> _Tasks to perform_
[a] According to the passage on UK copyright reforms, on what date did the reforms to copyright exceptions take effect?
[b] For each statement below, state whether it agrees with the passage on UK copyright reforms. Answer yes or no and quote the deciding words from the passage.
(i) People may now make personal copies of content they have bought for their own private use.
(ii) Under the reforms, every use of a copyright work still requires the copyright owner's permission.
(iii) The changes recognize the digital creation and re-mixing seen on sites such as YouTube.
[c] Write the next part of the passage on UK copyright reforms, starting after its final sentence.

> _Supplied text_
New measures designed to modernise the UK’s intellectual property (IP) framework have come into force.
The reforms to copyright exceptions, which took effect on 1 October, enable limited use of copyright works without the permission of the copyright owner. The measures aim to support the reasonable use of creative content in the digital age, without undermining the role of copyright in protecting the work of the creative industries.
Among a range of changes, people can now legally make personal copies of content they have bought, such as a CD or ebook, as a back up or for formatting for their own private use, e.g. transferring a CD collection onto an MP3 player.
A new exception to copyright for the purposes of parody caricature, pastiche purposes and improvements to the rules on how quotations can be used has also been introduced. This recognises the ability and reality of digital creation and re-mixing seen on sites such as YouTube.

> _Information_
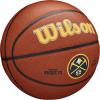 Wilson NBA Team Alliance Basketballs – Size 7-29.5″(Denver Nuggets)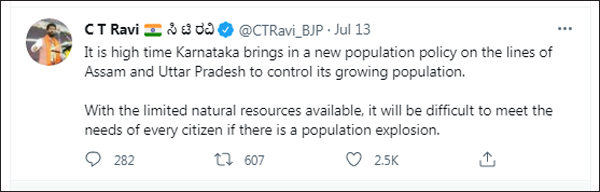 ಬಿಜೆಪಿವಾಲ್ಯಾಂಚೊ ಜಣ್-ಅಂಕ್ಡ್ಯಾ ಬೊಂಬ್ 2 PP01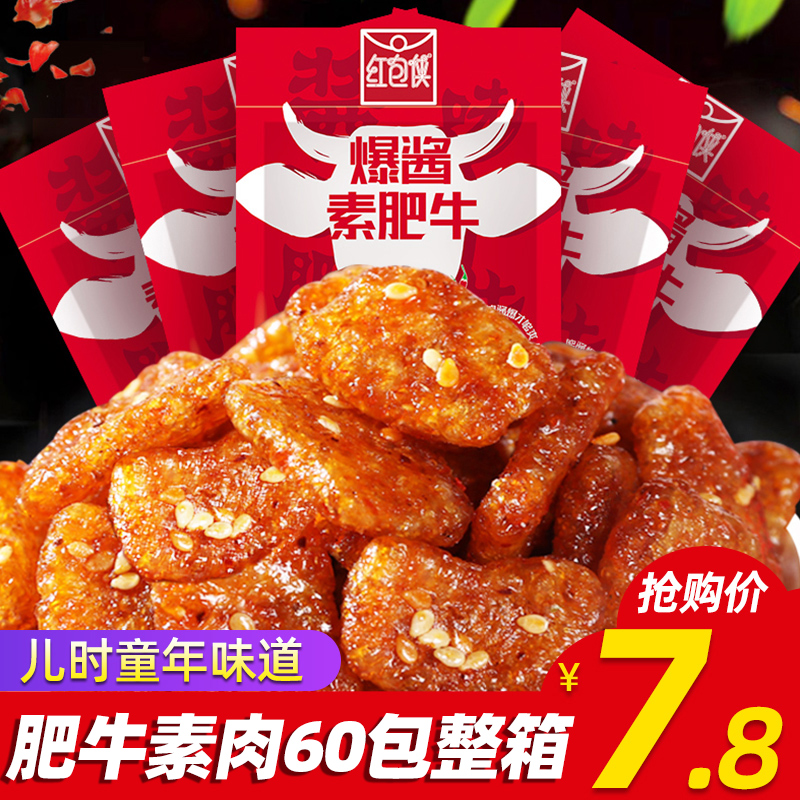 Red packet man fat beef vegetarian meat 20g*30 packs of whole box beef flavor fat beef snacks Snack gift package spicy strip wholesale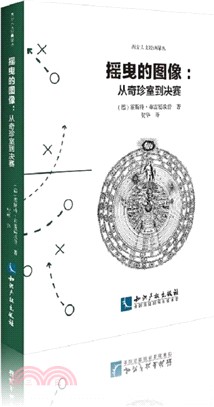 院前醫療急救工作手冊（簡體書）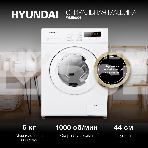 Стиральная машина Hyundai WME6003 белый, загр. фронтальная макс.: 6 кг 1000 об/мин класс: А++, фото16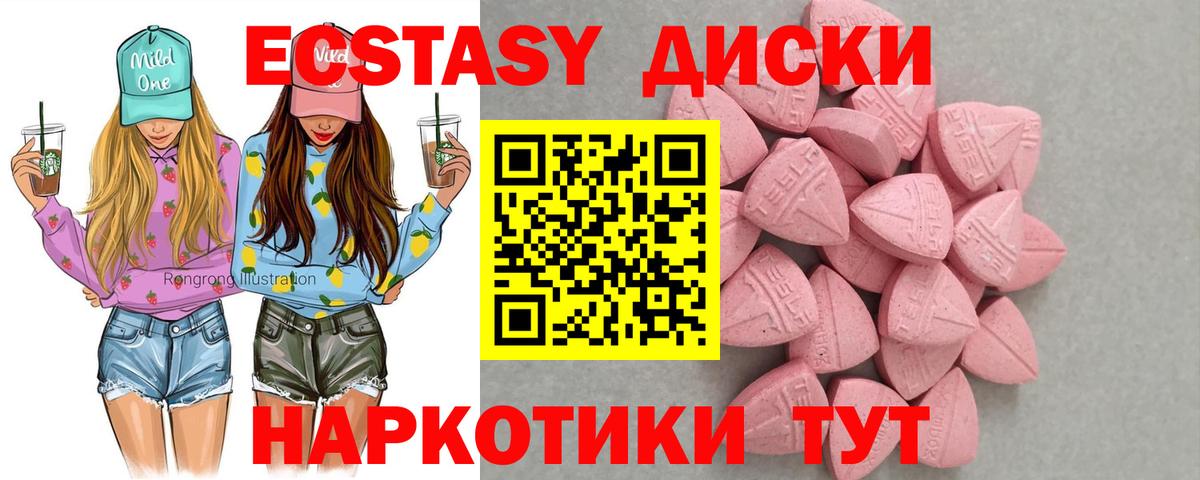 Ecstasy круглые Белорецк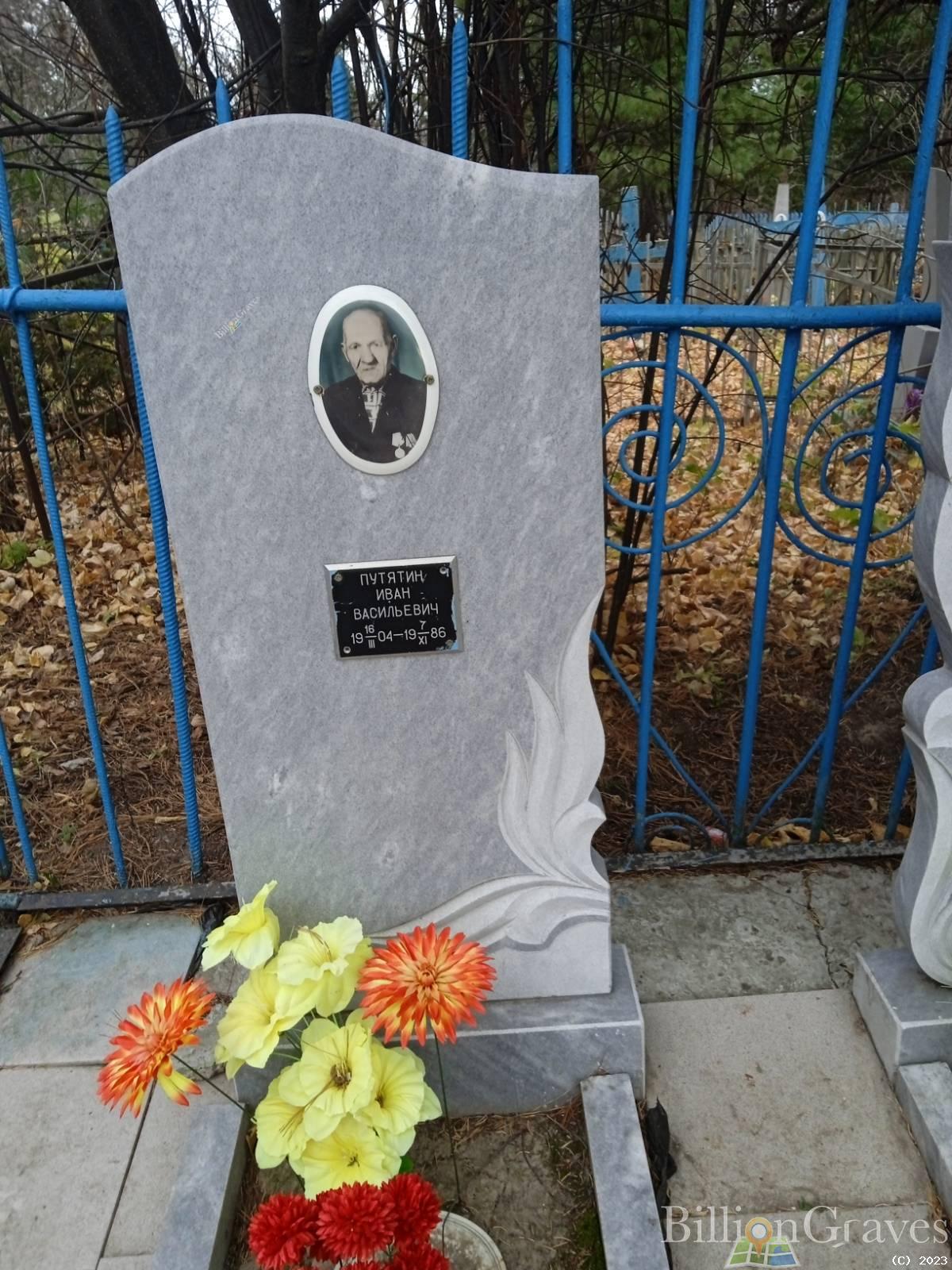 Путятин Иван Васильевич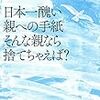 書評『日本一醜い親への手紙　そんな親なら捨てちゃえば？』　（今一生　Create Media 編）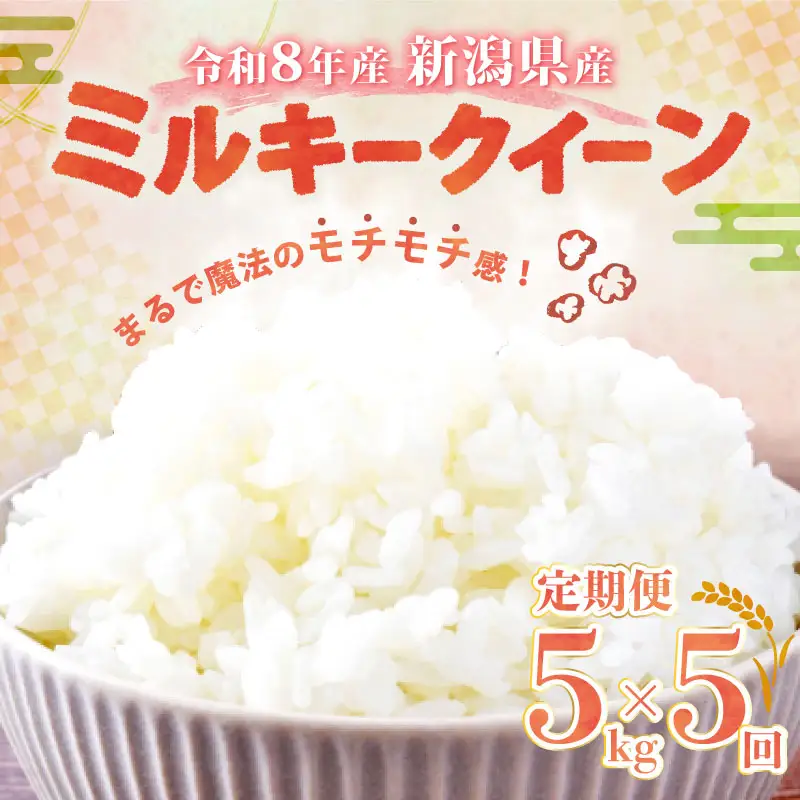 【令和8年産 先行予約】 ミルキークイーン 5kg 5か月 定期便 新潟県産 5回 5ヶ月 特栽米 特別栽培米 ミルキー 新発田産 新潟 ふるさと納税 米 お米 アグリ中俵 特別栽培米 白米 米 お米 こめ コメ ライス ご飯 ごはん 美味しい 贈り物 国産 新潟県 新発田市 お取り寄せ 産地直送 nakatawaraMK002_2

> _Numbered responses_
[a] 1 October.

[b]
(i) Yes: "people can now legally make personal copies of content they have bought"
(ii) No: "enable limited use of copyright works without the permission of the copyright owner"
(iii) Yes: "This recognises the ability and reality of digital creation and re-mixing seen on sites such as YouTube."

[c]
Minister for Intellectual Property Baroness Neville-Rolfe said: “These changes are going to bring our IP laws into the 21st century. They will mean that the UK IP regime will now be responsive to the modern business environment and more flexible for consumers.”
Other key intellectual property reforms that came into force on 1 October include:
- the Intellectual Property Act 2014, designed to help simplify and strengthen protection for the UK design industry and improve the efficiency of the IP rights system
- the creation of a criminal offence for intentional copying of a registered design
- new protections for pre-publication research
- allowing a company to provide a web address rather than more detailed information about the patent status of a product
- the expansion of the patent opinions service, providing quick and affordable opinions on a wider range of patent disputes
While the changes to the rules on exceptions will give greater access to copyrighted material, the situations where this is allowed are very specific and access is intended to be limited, to continue to protect the copyright holder. It will remain the case that the use of copyrighted material outside of these limited exceptions is unlawful.
Anyone seeking clarification or who believes heir copyright has been breached and wishes to take steps to rectify or prevent this, may find it helpful to seek expert legal advice. For more information, please contact BJ Chong or Matthew Johnson.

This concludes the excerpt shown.